Tablonun içindeki ressam! Tablo yapmakla tablonun içinde olmak arasındaki fark; öznenin, Tarih’i yalnızca bilmesi ve öğrenmesi değil, aynı zamanda duymasıdır da. Her özgün süreçte bir sembol öne çıkarken bir sembol de, “kripto”luk görevini üstlenir. Ve ressam, şu ya da bu sembol olarak öznesini tabloya yerleştirir. Bu nasıl anlaşılacaktır? Bu, iconographique bir kod mudur? Karakter midir?

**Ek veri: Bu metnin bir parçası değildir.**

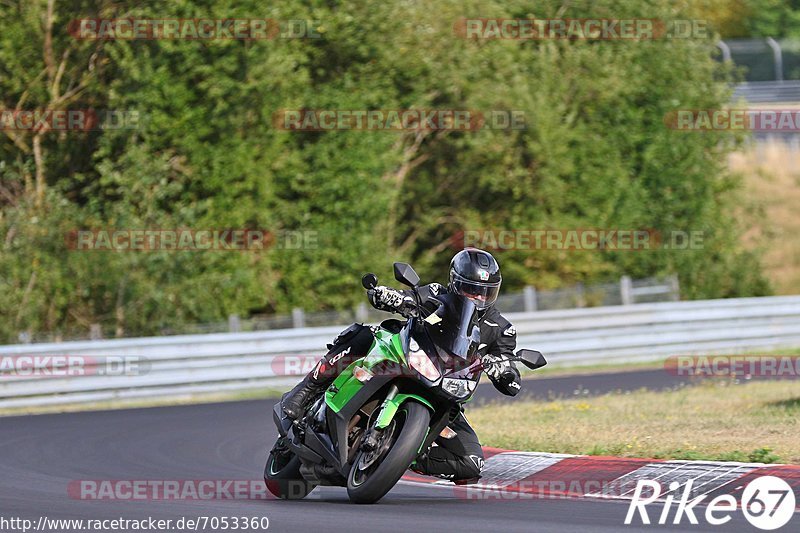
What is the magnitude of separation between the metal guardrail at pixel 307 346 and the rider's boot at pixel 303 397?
9093mm

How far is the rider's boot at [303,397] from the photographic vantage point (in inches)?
354

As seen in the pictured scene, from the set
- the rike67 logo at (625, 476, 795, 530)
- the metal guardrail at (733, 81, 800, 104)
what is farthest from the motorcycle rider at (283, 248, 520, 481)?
the metal guardrail at (733, 81, 800, 104)

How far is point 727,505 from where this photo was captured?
26.3ft

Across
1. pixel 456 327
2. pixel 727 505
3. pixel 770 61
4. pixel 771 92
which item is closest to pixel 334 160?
pixel 456 327

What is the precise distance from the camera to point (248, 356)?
65.7 ft

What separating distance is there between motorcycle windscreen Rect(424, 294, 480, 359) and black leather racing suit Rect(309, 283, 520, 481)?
0.57ft

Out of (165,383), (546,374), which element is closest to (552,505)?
(165,383)

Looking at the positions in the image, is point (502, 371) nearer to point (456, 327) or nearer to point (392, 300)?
point (456, 327)

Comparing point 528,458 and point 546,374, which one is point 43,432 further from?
point 546,374

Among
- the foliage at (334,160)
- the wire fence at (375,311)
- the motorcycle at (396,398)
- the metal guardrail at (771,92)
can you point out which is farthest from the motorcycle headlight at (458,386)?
the metal guardrail at (771,92)

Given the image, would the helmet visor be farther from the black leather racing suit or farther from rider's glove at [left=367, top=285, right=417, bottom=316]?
rider's glove at [left=367, top=285, right=417, bottom=316]

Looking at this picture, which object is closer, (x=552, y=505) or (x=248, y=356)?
(x=552, y=505)

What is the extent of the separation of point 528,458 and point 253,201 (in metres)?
16.3

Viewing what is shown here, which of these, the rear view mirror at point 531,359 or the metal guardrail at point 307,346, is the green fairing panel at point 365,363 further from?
the metal guardrail at point 307,346
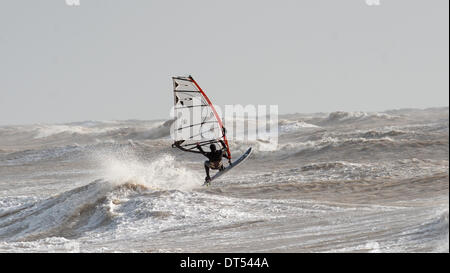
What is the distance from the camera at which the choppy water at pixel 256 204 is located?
9.45 meters

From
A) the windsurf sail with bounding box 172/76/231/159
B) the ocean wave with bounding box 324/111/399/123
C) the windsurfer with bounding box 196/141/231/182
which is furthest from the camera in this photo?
the ocean wave with bounding box 324/111/399/123

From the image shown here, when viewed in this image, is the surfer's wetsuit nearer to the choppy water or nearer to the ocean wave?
the choppy water

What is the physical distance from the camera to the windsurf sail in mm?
12359

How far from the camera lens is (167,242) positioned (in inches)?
413

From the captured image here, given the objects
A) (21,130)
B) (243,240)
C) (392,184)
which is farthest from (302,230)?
(21,130)

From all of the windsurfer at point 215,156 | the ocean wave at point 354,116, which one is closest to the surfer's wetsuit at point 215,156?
the windsurfer at point 215,156

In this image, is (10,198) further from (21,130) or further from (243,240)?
(21,130)

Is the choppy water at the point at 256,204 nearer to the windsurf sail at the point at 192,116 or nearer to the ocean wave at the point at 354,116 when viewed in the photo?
the windsurf sail at the point at 192,116

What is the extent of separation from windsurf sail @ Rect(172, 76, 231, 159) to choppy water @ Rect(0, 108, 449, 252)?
1.34 meters

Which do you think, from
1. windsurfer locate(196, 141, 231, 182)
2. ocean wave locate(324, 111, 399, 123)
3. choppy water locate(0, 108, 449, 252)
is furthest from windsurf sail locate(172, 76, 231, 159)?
ocean wave locate(324, 111, 399, 123)

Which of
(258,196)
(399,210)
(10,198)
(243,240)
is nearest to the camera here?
(243,240)

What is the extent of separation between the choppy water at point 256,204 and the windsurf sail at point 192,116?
52.8 inches

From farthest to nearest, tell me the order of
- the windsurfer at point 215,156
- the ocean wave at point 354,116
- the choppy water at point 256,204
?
the ocean wave at point 354,116
the windsurfer at point 215,156
the choppy water at point 256,204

Sıradan bir eskiz midir? Çözüm, methodu yakalamaktan geçer. Yöntem, bir yönüyle geleneksel pratiği önce dekode etmek ve resimle ön işâret sistemleri arasındaki ilişkiyi kurmaktır. Daha sonra kendi kodunu yerleştirerek onu tanıtmak gerekir. Kodun figüratif olması gerekmez. Bu, eserin dışında yer alan bir referans da olabilir. Bu referansı yakalayamayan militan adayı, irâdî ya da gayri irâdî bir itaatsizliğe hattâ muhalefete düşer. Bundan sonrası, aynı çözümleme tekniğini her tabloya, dünya tablosuna ve evrene doğru geliştirmektir. Metodu geliştirmek için, ressamın psikanalizini yapmak bir ön adım olarak ele alınabilir. Eser sahibi, hangi psişik süreçlerin sonucunda eserini üretmiştir? Ve eğer tabloda bir işâret bırakmışsa, bu ne tür bir işâret olabilir? Cevab, psişik sürecin bilince taşınması sonucu, onun tabloya ne tür imgelerle yansıyacağını bilmektir. Bunu beceren militan, rahatlıkla bir, “Mizaçlar Theorisi” oluşturabilir. Bu yönüyle O, “Mizaçlar Theorisi” ni gerçekleştirmiş bir usta militandır. O, “İhtiyatın kinâyesi”ni de en ince detaylarına kadar katman katman tahlil edebilecek kudrete ulaşabilmiştir. Sıra, tablosunda saklanmaya gelmiştir. Bu tablo, şimdi diğer “Mizaç Theorisyenleri”ni beklemektedir.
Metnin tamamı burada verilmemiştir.